- Born: Petro Hryhorovych Hryhorenko 16 October [O.S. 3 October] 1907 Borysivka, Taurida Governorate, Russian Empire
- Died: 21 February 1987 (aged 79) New York City, New York, United States
- Burial place: St. Andrew Memorial Church in South Bound Brook, New Jersey, United States
- Citizenship: Russian Empire (1907–17) Ukrainian People's Republic (1917–1918) Soviet Ukraine (1918–22) Soviet Union (1922–77) United States (1977–87)
- Education: Kharkiv Polytechnic Institute Military Engineering-Technical University Kuybyshev Military Engineering Academy Military Academy of the General Staff of the Armed Forces of Russia
- Occupations: commanding officer, military scientist, cyberneticist
- Employer: Frunze Military Academy
- Known for: human rights activism with participation in the Moscow Helsinki Group, the Ukrainian Helsinki Group, the Working Commission to Investigate the Use of Psychiatry for Political Purposes, struggle against political abuse of psychiatry in the Soviet Union
- Political party: Bolshevik
- Movement: dissident movement in the Soviet Union
- Spouse: Zinaida Hryhorenko
- Children: 5
- Allegiance: Soviet Union
- Branch: Red Army
- Service years: 1939–1945
- Rank: Major General
- Conflicts: Battles of Khalkhin Gol Second World War
- Awards: Order of Lenin Order For Courage 1st class
- Website: www.grigorenko.org

= Petro Grigorenko =

Soviet Ukrainian military official, writer, and human rights activist

Petro Grigorenko or Petro Hryhorovych Hryhorenko (Петро́ Григо́рович Григоре́нко, – 21 February 1987) was a high-ranking Soviet Army commander of Ukrainian descent, who in his fifties became a dissident and a writer, one of the founders of the human rights movement in the Soviet Union.

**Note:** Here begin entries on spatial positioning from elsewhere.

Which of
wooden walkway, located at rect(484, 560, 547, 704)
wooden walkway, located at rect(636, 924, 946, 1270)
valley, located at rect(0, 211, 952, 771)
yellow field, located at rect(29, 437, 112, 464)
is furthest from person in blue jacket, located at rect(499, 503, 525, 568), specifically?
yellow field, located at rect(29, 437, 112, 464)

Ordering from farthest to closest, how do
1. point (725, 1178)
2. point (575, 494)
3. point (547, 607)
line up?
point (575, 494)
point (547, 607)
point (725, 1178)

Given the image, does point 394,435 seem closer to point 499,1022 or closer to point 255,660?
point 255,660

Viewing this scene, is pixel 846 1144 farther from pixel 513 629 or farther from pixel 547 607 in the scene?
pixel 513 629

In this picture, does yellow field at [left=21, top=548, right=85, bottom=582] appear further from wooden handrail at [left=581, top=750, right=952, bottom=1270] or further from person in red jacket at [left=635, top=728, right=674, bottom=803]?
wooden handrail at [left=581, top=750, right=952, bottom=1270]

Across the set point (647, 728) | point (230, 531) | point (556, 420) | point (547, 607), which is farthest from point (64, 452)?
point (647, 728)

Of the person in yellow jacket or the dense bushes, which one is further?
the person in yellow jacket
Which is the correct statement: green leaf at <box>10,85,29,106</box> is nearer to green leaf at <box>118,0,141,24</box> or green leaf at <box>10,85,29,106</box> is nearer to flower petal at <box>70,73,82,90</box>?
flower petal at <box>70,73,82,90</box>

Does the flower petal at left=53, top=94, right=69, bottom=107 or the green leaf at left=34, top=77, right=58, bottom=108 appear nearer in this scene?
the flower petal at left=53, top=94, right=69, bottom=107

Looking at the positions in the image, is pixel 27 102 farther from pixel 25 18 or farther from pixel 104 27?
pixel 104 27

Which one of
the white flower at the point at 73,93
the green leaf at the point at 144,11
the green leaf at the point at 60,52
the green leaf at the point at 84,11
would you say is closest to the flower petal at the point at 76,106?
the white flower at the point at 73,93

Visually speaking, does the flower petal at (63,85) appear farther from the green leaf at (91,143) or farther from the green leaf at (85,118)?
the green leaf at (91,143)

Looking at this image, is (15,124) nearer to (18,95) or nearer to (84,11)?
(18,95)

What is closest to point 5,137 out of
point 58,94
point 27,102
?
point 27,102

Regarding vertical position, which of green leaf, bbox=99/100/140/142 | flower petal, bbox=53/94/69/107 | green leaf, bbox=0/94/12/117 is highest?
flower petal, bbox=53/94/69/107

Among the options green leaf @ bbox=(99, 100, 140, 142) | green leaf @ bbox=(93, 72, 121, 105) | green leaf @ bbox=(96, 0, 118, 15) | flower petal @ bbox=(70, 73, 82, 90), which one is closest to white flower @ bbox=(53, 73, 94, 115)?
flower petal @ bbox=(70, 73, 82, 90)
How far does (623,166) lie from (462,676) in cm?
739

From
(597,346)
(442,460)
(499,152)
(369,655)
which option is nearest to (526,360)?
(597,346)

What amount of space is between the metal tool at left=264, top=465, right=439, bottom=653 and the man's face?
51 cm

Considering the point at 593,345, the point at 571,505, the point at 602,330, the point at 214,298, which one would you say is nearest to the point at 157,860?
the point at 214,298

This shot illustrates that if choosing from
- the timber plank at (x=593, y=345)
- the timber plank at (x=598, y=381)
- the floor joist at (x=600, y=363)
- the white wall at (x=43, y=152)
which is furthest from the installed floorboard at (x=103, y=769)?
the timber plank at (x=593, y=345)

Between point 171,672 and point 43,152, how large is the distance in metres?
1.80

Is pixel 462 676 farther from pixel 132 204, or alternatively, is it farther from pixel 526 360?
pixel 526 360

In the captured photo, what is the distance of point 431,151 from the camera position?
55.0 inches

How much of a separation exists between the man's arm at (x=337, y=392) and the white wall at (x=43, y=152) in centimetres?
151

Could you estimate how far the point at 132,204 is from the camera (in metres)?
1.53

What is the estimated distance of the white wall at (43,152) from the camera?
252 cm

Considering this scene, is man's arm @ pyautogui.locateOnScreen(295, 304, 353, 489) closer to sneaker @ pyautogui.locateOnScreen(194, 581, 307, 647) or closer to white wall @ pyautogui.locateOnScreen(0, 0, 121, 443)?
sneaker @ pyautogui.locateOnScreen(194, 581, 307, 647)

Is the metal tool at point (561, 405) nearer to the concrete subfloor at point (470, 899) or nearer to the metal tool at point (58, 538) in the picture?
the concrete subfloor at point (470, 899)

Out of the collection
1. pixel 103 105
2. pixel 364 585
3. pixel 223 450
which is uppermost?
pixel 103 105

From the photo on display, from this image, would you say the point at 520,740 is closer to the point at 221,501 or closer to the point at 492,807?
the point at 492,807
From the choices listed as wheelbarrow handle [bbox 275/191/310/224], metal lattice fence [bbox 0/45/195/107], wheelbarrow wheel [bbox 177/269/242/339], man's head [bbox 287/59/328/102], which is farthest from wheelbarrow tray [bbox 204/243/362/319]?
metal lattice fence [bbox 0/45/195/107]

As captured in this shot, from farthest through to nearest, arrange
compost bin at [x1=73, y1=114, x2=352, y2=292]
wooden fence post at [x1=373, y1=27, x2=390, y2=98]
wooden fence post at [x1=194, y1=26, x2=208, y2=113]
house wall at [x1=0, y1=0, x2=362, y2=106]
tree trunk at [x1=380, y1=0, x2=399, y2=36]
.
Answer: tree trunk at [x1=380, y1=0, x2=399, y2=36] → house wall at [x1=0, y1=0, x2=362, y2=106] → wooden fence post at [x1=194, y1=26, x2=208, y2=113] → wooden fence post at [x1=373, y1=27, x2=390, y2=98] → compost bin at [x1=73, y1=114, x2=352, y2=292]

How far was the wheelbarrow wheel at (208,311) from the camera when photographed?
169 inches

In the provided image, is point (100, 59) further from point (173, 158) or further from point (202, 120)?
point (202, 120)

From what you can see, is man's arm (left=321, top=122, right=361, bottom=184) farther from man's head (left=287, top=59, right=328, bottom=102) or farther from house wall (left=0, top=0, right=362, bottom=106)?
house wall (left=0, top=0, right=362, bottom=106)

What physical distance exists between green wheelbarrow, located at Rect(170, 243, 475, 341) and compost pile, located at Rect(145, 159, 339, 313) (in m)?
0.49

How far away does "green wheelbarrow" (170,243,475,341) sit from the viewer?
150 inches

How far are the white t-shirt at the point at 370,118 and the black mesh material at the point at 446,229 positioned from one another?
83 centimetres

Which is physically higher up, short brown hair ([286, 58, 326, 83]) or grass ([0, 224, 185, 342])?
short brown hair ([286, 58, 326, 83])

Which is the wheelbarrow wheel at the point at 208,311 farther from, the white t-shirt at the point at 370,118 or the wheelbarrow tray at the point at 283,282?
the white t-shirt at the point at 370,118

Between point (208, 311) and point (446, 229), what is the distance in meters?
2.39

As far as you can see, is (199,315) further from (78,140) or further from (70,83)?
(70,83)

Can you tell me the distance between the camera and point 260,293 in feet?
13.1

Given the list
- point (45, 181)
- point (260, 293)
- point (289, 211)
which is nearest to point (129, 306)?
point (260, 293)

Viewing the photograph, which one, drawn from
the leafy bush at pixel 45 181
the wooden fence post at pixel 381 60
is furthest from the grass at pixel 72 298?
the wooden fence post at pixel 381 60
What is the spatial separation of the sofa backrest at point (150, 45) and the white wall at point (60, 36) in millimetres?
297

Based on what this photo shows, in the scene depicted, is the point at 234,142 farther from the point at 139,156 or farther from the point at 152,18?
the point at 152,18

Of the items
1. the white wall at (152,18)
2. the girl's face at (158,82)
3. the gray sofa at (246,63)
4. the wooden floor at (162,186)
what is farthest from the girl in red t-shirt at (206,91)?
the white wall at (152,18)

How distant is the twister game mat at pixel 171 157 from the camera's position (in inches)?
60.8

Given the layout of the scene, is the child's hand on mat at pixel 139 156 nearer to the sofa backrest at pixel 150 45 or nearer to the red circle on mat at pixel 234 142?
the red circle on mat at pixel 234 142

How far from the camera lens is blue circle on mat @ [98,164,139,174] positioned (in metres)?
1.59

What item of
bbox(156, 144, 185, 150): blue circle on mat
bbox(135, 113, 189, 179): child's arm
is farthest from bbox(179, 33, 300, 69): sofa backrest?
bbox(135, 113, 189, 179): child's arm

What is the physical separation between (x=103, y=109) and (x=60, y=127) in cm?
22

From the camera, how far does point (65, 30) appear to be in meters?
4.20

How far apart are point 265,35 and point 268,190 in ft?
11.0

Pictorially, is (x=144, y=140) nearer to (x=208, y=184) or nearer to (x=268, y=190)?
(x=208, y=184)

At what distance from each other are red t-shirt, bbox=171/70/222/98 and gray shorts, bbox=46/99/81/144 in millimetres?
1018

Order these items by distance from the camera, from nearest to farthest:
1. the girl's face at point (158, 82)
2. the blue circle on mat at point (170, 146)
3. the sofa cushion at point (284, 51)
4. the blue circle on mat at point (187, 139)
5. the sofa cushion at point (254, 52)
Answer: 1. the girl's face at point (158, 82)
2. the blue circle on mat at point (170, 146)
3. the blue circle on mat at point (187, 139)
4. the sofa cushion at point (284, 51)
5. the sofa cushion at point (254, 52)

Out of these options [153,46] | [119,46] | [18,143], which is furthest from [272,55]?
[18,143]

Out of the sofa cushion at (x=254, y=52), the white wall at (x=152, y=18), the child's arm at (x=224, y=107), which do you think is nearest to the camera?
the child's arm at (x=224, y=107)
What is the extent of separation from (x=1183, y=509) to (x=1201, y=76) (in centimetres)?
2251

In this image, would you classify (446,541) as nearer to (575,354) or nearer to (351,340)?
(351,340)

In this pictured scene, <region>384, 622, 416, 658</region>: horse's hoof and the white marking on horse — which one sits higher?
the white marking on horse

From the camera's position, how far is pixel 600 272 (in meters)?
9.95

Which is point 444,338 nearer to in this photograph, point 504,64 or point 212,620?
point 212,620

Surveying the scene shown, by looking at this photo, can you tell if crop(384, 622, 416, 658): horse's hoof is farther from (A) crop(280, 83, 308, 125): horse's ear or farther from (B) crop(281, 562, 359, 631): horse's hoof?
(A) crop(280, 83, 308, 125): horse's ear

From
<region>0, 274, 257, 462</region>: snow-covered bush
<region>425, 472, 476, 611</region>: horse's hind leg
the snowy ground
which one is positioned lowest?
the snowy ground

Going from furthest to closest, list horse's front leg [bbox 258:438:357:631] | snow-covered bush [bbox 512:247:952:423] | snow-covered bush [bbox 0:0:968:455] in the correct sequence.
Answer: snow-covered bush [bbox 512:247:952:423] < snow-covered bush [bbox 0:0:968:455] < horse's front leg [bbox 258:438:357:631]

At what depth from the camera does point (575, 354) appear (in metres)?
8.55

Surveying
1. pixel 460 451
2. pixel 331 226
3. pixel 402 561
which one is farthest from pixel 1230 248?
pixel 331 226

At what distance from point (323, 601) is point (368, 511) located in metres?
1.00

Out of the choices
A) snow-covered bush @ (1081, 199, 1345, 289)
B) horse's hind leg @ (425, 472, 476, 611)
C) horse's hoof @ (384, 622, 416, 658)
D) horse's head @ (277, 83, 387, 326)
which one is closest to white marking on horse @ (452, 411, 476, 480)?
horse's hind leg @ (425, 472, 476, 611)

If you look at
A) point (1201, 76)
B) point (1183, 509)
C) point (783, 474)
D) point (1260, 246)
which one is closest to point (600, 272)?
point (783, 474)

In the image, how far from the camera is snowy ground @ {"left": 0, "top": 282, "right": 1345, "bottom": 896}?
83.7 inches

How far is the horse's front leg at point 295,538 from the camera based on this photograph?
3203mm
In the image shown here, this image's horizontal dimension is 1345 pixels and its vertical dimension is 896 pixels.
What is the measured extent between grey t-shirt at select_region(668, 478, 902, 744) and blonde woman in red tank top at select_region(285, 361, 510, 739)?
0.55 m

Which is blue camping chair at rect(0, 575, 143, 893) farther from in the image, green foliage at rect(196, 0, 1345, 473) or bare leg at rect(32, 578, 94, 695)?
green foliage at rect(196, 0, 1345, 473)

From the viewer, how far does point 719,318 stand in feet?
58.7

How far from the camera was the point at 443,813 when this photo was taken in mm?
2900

For 16 years, he was a professor of cybernetics at the Frunze Military Academy and chairman of its cybernetic section before joining the ranks of the early dissidents. In the mid-1970s Grigorenko helped to found the Moscow Helsinki Group and the Ukrainian Helsinki Group, before leaving the USSR for medical treatment in the United States. The Soviet government barred his return, and he never again returned to the Soviet Union. In the words of Joseph Alsop, Grigorenko publicly denounced the "totalitarianism that hides behind the mask of so-called Soviet democracy."

==Early life==
Petro Grigorenko was born in Borysivka village in Taurida Governorate, Russian Empire (in present-day
Zaporizhzhia Oblast, Ukraine).

In 1939, he graduated with honors from the Kuybyshev Military Engineering Academy and the Military Academy of the General Staff of the Armed Forces of Russia. He took part in the battles of Khalkhin Gol, against the Japanese on the Manchurian border in 1939, and in the Second World War. He commanded troops in initial battles following 22 June 1941. During the war, he also commanded an infantry division in the Baltic for three years.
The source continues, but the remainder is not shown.